The Resilience of Life

The University of Tokyo researchers didn't discover a fossil like those left over by dinosaurs. Instead, they found what's known as biogenic graphite — fossilized remains of early cells left as chemical imprints on graphite and carbonate. Similar chemical signatures were also found in Eoarchean rock samples from the Isua Greenstone Belt in Greenland, although those were only 3.7 billion years old.

The Eoarchean era has long been considered a time period inhospitable to life — the Earth's crust was new, and the atmosphere was still rather heavy and practically devoid of oxygen.

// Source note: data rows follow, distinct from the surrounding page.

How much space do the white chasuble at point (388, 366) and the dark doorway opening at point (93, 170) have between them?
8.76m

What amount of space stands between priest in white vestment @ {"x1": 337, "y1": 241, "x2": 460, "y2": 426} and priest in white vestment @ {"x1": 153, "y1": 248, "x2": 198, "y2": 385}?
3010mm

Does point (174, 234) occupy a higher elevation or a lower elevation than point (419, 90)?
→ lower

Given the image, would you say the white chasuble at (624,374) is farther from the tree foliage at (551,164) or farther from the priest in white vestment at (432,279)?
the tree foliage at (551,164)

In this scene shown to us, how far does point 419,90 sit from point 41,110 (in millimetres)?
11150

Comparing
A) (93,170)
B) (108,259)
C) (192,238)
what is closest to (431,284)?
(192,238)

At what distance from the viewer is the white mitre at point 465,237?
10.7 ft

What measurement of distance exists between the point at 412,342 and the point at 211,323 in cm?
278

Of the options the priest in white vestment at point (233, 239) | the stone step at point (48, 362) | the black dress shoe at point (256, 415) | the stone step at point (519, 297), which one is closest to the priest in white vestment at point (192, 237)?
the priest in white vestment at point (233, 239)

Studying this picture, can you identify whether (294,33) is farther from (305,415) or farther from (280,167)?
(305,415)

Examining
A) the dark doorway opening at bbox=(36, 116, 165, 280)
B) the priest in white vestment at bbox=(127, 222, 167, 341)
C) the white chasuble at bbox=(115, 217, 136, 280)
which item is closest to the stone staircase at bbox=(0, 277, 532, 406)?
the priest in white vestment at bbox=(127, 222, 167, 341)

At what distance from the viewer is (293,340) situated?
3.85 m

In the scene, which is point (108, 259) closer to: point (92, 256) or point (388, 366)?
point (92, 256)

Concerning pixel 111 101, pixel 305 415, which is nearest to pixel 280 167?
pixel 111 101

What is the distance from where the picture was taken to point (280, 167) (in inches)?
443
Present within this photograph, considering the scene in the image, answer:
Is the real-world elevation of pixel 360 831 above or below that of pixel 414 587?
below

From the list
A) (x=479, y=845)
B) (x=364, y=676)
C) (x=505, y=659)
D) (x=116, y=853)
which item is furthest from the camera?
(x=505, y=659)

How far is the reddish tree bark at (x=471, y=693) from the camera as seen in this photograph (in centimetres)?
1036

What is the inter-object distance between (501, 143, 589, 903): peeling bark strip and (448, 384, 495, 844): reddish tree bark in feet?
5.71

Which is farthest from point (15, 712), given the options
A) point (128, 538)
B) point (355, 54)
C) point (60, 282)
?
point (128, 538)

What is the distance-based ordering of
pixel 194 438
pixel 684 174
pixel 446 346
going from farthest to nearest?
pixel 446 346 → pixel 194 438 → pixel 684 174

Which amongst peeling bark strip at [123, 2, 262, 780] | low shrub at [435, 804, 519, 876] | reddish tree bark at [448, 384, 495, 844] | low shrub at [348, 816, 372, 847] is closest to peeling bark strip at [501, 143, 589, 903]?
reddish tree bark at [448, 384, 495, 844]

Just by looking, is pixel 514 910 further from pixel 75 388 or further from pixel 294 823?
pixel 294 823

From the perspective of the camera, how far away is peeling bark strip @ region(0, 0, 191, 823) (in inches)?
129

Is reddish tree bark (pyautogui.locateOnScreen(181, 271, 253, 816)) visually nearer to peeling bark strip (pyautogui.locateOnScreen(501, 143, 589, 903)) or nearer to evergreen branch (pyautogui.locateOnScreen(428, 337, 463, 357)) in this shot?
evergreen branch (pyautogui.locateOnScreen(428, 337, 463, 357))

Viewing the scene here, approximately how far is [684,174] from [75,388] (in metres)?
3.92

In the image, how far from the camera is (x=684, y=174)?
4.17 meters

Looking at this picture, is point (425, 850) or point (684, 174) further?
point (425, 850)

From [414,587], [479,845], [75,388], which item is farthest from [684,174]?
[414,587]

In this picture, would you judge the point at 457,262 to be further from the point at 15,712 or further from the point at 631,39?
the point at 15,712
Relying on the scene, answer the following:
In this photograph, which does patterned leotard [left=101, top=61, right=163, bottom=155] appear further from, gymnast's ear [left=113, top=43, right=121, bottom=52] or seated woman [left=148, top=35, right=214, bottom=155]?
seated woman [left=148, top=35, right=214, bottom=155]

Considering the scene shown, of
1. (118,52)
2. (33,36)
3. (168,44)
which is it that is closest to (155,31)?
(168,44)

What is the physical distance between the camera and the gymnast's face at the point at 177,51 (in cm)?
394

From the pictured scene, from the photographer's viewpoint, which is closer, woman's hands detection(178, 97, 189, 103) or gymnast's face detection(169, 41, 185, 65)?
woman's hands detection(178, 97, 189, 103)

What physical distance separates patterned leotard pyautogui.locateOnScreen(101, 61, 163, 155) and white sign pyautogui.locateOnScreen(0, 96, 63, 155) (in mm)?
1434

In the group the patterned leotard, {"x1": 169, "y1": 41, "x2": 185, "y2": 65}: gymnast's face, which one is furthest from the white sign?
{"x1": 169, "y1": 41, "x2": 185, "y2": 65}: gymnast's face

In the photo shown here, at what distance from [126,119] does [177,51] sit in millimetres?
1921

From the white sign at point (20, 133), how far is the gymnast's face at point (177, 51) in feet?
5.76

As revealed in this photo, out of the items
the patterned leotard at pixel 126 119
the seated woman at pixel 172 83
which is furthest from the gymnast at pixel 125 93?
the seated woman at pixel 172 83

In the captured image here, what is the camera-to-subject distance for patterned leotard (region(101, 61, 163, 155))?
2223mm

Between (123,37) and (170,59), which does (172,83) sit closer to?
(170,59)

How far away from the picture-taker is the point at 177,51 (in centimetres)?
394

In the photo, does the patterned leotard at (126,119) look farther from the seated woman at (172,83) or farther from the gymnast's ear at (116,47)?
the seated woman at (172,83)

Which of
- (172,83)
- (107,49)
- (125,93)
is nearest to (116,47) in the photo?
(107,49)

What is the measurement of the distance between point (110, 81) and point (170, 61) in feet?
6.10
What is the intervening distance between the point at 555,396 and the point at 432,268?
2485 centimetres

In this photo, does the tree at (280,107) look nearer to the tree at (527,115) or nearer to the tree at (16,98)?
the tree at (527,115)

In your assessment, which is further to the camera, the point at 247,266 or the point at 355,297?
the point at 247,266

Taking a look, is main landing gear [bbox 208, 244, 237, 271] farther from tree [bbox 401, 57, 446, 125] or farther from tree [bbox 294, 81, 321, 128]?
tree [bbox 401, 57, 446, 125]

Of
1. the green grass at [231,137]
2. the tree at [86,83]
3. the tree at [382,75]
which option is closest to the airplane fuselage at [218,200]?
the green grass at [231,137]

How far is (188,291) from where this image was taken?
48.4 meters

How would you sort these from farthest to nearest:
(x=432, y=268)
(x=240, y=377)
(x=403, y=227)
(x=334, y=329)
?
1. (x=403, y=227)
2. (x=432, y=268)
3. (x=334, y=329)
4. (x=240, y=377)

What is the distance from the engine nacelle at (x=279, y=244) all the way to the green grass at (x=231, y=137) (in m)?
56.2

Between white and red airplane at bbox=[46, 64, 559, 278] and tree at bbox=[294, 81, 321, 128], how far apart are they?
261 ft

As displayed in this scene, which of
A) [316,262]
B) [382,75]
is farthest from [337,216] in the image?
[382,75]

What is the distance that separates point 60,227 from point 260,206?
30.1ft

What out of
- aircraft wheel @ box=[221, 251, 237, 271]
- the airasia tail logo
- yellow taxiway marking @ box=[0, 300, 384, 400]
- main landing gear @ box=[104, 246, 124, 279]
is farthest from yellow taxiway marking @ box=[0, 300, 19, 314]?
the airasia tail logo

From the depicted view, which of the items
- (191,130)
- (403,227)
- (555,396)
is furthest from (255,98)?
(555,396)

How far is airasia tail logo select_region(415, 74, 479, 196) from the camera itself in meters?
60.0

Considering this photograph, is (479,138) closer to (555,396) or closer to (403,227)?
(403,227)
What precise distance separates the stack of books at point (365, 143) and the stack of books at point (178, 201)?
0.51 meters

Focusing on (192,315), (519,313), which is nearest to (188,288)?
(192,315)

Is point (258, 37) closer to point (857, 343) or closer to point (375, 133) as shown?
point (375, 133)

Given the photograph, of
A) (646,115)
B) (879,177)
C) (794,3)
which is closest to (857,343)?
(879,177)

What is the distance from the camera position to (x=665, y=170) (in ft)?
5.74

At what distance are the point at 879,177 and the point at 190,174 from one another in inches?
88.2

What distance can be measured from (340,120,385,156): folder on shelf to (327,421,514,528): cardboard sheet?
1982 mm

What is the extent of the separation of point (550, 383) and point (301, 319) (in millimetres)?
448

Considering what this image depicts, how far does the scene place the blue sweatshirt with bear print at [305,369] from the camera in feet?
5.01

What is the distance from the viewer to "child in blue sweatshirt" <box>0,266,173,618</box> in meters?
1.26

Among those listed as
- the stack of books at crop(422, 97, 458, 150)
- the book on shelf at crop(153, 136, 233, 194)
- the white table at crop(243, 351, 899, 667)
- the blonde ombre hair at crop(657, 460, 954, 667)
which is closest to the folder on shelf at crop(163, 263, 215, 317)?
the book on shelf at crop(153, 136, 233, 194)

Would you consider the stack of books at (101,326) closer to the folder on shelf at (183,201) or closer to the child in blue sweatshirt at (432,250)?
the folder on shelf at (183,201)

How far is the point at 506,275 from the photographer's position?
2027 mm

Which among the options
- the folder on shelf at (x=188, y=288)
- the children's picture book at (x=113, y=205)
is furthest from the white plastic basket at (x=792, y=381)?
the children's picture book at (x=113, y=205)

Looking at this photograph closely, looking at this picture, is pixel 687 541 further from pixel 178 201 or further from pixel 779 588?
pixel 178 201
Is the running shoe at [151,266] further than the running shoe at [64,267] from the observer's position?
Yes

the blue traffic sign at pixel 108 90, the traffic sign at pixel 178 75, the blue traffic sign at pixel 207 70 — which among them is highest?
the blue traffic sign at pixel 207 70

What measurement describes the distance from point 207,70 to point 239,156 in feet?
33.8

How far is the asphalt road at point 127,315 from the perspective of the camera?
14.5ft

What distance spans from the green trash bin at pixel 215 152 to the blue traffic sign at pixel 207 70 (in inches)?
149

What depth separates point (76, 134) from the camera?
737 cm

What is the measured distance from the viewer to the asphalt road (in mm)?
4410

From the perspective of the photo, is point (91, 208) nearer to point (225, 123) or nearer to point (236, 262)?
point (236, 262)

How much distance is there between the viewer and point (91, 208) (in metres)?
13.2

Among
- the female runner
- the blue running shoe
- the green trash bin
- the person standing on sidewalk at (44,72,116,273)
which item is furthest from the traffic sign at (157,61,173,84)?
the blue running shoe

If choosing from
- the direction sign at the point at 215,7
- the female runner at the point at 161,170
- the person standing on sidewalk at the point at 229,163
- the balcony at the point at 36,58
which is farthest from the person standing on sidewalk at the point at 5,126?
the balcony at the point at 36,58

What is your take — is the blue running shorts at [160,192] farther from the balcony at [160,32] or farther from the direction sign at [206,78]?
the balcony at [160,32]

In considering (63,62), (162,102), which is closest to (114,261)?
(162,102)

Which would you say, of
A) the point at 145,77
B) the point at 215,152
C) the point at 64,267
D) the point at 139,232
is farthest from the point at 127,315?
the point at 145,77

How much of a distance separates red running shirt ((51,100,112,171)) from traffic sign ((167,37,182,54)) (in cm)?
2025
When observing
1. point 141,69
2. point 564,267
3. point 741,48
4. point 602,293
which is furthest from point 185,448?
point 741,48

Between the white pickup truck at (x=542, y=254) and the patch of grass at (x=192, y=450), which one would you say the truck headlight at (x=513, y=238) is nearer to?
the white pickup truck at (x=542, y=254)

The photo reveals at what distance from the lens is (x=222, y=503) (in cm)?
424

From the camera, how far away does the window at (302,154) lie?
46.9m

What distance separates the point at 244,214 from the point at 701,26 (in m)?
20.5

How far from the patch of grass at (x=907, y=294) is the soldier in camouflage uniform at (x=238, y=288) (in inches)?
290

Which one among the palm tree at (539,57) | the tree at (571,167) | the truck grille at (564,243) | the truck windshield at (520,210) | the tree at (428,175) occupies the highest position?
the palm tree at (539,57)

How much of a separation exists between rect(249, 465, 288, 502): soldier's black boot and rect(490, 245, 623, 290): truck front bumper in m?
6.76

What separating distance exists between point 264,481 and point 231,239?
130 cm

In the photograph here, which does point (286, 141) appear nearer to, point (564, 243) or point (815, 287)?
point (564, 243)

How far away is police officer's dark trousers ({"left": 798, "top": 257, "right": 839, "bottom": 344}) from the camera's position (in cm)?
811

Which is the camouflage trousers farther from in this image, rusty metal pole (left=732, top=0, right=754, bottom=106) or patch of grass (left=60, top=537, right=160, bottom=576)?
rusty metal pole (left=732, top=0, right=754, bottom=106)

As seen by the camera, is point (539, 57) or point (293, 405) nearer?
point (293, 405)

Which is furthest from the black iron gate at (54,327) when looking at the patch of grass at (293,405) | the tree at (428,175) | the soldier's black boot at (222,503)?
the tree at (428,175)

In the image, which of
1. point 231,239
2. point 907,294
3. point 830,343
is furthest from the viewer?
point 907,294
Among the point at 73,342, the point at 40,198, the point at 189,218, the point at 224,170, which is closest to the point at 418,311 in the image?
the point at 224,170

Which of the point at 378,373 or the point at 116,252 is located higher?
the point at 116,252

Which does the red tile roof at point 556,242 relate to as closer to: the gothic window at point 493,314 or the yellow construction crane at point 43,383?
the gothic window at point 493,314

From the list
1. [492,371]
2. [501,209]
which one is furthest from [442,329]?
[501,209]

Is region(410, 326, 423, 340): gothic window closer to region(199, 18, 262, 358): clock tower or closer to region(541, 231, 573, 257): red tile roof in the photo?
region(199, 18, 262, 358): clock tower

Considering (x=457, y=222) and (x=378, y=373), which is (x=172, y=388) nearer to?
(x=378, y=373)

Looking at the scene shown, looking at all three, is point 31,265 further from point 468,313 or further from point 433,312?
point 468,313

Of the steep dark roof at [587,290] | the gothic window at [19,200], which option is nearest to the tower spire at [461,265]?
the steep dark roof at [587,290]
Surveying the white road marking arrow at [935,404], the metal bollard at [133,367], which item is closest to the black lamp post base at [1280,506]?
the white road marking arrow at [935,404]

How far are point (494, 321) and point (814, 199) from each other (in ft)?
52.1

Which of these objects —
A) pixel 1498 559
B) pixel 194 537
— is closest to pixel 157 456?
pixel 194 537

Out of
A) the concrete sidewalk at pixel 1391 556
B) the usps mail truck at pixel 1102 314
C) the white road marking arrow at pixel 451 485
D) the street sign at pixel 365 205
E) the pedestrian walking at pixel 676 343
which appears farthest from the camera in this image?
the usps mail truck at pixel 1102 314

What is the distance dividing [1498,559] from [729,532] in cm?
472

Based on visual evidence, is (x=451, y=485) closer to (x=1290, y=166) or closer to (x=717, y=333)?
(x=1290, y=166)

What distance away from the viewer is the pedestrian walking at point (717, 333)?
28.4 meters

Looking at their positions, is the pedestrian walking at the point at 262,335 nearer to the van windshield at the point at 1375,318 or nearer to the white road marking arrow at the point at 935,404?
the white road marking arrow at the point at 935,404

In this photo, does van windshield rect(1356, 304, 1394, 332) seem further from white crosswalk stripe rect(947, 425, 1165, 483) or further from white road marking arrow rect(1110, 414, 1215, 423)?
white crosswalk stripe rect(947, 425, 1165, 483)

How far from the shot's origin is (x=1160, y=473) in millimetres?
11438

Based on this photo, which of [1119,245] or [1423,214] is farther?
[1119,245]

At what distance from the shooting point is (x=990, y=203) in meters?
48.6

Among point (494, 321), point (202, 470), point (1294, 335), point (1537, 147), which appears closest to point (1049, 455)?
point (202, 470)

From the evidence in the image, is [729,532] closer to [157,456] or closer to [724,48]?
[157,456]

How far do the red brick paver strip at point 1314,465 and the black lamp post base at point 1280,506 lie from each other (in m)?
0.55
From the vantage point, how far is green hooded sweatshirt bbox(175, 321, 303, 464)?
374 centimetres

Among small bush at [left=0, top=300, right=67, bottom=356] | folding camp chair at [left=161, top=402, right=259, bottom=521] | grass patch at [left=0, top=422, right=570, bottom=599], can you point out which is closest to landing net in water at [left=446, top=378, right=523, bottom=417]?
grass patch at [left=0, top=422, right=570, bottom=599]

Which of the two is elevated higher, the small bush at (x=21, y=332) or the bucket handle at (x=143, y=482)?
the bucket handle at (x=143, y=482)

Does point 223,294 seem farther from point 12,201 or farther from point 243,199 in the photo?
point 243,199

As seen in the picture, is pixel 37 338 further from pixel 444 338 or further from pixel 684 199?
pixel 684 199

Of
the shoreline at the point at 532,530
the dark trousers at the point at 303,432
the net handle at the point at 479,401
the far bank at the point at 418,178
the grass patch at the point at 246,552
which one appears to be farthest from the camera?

However, the discovery of these biogenic samples suggests that life was already hard at work as early as then and tougher than we expected.

Furthermore, if life could exist under these difficult conditions on Earth, life beyond Earth might be able to do the same. As the researchers pointed out in their paper, "The discovery of the biogenic graphite enables geochemical study of the biogenic materials themselves and will provide insight into early life not only on Earth but also on other planets."